Last year, attackers used an email scam to defraud an unidentified American corporation out of $100 million, report U.S. authorities.

According to Reuters, the American corporation was targeted by a business email compromise between August and September of 2015.

A business email compromise (BEC) is a type of payment fraud where an attacker compromises the email account of either a high-ranking executive, such as an organization’s CFO or or CEO, or a business’s vendor/supplier. The scammers then use this access to make fraudulent wire transfers to financial institutions located all over the world.

bec scam

Since October 2013, the FBI has received 17,642 reports from victims of this type of scam, amounting to more than US$2.3 billion in losses.
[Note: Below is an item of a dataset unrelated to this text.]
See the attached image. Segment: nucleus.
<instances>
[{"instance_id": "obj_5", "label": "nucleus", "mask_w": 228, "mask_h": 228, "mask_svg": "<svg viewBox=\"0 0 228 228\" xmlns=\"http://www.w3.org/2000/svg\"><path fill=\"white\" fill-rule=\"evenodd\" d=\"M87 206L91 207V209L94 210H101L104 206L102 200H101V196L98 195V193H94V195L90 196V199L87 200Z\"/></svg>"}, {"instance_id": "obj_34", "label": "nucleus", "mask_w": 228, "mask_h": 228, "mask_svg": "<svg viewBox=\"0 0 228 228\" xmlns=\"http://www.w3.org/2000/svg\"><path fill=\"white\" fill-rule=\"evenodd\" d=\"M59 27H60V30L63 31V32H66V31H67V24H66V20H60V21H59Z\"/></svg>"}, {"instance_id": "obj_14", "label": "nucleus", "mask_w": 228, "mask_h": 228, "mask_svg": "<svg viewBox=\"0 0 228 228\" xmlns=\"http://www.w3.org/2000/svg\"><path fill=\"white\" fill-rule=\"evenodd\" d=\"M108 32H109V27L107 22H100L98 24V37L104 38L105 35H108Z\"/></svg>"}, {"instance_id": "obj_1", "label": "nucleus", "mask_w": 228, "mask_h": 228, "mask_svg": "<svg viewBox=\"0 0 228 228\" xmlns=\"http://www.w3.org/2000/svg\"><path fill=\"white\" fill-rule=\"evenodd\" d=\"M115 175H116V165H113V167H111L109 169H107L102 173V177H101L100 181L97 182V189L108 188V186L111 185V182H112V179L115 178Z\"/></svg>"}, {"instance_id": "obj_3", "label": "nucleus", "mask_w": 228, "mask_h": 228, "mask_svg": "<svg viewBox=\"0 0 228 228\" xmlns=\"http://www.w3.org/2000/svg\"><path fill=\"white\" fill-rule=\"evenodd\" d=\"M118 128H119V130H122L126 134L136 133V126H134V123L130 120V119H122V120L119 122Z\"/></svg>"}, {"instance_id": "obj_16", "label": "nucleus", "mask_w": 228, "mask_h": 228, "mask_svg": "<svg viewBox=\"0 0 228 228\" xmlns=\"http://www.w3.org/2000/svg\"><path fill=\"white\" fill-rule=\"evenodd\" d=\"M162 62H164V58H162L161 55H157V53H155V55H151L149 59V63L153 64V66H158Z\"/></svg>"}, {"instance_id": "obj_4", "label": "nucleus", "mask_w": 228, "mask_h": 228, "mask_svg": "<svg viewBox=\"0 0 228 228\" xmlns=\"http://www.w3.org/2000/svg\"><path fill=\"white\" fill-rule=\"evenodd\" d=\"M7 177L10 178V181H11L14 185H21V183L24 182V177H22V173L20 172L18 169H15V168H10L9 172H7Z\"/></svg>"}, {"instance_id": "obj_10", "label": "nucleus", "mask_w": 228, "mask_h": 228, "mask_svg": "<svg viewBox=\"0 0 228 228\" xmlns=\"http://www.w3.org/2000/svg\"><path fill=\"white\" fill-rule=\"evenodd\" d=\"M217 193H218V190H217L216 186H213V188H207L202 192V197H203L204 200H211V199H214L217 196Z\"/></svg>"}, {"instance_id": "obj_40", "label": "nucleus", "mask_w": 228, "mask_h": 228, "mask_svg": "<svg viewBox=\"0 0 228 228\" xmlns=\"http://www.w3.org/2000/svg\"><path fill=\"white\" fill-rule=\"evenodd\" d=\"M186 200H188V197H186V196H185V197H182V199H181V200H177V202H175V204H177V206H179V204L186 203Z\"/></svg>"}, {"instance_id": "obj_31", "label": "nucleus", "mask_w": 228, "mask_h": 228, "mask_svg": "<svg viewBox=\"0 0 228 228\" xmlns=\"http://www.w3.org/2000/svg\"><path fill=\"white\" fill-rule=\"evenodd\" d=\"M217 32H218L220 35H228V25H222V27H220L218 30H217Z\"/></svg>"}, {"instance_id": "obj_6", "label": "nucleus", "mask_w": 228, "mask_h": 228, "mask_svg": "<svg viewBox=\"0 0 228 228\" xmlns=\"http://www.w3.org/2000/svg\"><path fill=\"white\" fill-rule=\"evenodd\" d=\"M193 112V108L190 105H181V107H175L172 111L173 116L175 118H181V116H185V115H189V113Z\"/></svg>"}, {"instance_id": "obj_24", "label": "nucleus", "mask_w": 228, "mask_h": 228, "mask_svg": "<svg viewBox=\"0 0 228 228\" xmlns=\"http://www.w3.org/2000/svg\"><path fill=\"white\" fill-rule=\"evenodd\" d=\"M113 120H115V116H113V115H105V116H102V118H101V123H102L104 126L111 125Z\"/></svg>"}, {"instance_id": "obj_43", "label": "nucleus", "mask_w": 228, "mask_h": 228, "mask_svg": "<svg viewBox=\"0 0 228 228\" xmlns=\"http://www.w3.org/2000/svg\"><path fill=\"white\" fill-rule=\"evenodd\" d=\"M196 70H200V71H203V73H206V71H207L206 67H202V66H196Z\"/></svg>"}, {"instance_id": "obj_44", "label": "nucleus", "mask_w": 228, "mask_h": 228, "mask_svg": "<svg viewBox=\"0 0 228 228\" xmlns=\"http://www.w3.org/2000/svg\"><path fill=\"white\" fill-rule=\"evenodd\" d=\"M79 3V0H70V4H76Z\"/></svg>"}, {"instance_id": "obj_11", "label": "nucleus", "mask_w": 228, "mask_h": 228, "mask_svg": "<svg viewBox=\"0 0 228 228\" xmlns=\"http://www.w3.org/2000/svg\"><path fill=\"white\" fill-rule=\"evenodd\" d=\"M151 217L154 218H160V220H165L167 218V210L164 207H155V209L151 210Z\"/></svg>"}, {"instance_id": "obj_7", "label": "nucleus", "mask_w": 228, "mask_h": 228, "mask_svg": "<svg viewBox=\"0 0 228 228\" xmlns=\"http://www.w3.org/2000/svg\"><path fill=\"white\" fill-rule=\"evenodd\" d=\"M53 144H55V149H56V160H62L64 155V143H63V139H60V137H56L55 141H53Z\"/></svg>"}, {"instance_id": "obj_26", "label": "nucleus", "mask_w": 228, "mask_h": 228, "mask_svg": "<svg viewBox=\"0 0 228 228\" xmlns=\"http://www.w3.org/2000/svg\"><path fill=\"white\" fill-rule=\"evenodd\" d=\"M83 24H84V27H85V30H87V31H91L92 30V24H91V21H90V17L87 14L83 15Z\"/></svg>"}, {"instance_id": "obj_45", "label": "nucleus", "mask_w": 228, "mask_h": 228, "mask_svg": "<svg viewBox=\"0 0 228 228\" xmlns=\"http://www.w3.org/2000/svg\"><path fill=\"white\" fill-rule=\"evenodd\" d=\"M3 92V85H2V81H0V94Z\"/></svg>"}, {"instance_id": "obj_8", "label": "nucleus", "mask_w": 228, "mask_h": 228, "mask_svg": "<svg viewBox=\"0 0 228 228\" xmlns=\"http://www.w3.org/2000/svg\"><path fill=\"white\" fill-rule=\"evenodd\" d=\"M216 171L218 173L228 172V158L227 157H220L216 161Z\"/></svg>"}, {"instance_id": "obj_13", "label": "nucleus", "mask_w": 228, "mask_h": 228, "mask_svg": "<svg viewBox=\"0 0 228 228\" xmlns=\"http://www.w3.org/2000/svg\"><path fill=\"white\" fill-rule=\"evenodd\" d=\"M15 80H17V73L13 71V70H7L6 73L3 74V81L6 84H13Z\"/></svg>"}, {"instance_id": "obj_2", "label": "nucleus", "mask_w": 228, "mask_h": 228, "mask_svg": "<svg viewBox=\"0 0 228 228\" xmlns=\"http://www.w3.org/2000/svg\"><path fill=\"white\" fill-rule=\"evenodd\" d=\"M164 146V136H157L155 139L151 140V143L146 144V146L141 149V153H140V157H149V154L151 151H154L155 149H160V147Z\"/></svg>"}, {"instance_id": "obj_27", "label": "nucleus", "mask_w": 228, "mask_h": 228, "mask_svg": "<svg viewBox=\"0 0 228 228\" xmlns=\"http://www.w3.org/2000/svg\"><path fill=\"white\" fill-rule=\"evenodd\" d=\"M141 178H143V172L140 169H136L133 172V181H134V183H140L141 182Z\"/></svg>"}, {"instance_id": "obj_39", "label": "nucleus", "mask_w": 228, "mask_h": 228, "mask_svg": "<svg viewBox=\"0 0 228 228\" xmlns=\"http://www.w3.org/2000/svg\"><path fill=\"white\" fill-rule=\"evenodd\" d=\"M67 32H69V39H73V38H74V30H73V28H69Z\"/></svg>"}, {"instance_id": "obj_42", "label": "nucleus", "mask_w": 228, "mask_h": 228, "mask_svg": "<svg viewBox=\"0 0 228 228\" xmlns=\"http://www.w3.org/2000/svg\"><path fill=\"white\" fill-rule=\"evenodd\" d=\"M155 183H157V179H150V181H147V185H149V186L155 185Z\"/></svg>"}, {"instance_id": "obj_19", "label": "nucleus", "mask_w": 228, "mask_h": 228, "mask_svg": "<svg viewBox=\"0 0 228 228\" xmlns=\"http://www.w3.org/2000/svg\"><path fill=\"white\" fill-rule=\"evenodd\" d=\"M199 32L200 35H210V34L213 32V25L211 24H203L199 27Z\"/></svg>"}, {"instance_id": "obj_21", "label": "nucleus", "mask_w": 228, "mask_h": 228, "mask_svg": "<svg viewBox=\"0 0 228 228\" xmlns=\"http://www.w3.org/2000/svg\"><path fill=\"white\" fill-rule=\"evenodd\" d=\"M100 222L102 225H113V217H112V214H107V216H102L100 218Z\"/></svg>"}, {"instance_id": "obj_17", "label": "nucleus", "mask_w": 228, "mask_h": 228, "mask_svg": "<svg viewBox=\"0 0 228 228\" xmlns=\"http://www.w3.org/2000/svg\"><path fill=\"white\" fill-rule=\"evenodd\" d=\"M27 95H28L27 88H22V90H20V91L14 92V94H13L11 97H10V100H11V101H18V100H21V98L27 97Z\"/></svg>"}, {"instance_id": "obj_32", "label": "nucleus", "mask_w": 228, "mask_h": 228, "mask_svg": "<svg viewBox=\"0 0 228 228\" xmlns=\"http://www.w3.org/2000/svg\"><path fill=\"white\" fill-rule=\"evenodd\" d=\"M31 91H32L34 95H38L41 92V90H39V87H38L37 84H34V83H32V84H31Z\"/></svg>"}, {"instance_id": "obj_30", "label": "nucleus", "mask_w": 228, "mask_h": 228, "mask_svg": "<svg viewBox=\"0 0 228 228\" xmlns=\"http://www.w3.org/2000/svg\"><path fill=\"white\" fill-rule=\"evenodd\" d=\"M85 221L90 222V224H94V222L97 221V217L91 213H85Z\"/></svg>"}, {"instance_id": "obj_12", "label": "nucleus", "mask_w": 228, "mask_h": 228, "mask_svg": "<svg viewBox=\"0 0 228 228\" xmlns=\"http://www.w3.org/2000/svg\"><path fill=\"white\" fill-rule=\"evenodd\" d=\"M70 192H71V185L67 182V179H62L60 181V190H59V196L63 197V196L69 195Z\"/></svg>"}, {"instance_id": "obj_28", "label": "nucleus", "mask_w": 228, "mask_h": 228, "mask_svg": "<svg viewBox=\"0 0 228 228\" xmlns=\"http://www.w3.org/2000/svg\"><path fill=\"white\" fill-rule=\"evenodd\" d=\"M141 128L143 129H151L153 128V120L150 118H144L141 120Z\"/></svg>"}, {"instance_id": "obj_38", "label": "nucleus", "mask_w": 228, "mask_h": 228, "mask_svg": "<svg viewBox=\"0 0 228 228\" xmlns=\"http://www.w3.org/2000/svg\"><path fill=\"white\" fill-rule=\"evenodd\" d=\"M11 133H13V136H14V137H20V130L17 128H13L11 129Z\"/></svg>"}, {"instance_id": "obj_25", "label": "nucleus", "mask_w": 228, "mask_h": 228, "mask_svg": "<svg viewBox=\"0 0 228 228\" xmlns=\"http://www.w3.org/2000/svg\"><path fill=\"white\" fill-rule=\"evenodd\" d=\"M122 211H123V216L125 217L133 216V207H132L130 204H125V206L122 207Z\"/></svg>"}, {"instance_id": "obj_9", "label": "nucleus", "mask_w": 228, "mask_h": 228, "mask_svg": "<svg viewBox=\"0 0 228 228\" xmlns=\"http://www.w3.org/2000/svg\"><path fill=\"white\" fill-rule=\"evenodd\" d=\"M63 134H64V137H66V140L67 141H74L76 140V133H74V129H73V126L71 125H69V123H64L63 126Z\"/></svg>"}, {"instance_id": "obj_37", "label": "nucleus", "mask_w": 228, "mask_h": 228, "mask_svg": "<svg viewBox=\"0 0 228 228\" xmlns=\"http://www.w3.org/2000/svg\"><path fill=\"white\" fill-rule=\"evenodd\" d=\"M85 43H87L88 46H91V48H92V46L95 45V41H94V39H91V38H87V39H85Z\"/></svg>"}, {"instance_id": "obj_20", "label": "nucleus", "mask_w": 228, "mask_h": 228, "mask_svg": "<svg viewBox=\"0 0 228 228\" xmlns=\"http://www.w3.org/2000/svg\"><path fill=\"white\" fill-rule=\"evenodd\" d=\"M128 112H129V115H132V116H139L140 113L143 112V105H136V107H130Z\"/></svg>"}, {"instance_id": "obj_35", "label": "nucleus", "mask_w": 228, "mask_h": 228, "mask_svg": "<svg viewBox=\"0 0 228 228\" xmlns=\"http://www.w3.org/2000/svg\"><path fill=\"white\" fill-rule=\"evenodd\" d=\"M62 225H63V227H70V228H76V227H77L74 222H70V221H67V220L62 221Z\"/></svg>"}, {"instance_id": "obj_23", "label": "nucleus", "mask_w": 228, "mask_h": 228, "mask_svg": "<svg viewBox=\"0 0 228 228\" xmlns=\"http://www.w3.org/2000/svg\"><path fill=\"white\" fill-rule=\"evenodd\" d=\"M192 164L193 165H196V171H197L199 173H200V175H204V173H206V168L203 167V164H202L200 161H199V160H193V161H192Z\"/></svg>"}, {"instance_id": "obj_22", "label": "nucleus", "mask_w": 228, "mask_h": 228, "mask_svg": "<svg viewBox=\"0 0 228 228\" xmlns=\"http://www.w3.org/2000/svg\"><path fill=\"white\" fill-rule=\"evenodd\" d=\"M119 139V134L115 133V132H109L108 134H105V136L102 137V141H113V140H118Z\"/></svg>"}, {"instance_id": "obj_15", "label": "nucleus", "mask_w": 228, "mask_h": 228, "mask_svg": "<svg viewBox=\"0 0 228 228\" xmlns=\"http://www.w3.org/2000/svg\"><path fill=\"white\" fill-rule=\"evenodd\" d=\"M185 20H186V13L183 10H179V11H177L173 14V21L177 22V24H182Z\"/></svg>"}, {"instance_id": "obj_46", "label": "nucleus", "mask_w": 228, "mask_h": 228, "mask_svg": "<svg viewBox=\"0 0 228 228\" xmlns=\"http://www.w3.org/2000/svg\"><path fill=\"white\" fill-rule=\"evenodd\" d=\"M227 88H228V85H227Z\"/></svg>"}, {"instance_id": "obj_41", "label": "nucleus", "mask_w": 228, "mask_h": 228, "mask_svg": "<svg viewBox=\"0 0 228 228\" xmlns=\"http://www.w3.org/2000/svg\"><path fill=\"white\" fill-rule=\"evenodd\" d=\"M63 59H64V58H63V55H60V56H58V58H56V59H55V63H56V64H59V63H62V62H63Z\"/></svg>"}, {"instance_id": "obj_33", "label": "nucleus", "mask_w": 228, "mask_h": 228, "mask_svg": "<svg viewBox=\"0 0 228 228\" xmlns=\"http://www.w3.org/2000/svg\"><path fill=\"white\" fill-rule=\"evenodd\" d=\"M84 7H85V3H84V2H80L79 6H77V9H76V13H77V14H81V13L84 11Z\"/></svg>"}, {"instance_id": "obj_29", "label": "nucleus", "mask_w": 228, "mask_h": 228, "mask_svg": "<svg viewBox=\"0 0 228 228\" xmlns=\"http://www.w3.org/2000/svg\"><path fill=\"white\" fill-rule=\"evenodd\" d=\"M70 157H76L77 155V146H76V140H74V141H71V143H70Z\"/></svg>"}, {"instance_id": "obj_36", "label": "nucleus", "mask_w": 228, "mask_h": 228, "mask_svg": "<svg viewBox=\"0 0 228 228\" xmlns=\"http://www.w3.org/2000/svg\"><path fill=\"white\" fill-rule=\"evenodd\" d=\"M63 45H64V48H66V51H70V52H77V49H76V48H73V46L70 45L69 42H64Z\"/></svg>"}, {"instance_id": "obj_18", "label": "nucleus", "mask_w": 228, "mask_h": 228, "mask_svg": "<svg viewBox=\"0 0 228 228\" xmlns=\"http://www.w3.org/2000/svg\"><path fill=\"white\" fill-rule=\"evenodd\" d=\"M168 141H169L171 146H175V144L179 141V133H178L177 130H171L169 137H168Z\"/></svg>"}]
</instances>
Last summer’s attack “appears to be the largest email scam that I’ve seen,” said Tom Brown, a former Manhattan federal prosecutor who now serves as managing director of Berkeley Research Group’s digital security practice.

In the attack, which occurred at around the same time the American technology company Ubiquiti Networks suffered $39.1 million in losses as a result of a BEC scam, the fraudsters did not gain unauthorized access to an existing account. They simply created an email address that looked like it belonged to one of the American corporation’s vendors in Asia.

While communicating with a professional services company that was hired to process vendor payments for the American corporation, the scammers directed the American firm to send US$98.9 million intended for the actual vendor to a bank account at Eurobank Cyprus Ltd.

Eurobank discovered the fraud and froze $74 million of the funds. The remaining monies were laundered through other accounts located in Cyprus, Hungary, Hong Kong, and elsewhere.

In response, the U.S. government has filed a civil forfeiture lawsuit in federal court. Authorities hope to use that lawsuit, not to mention the cooperation of foreign governments, to recover the remaining $25 million. Those monies are currently stored in 20 different accounts located around the world.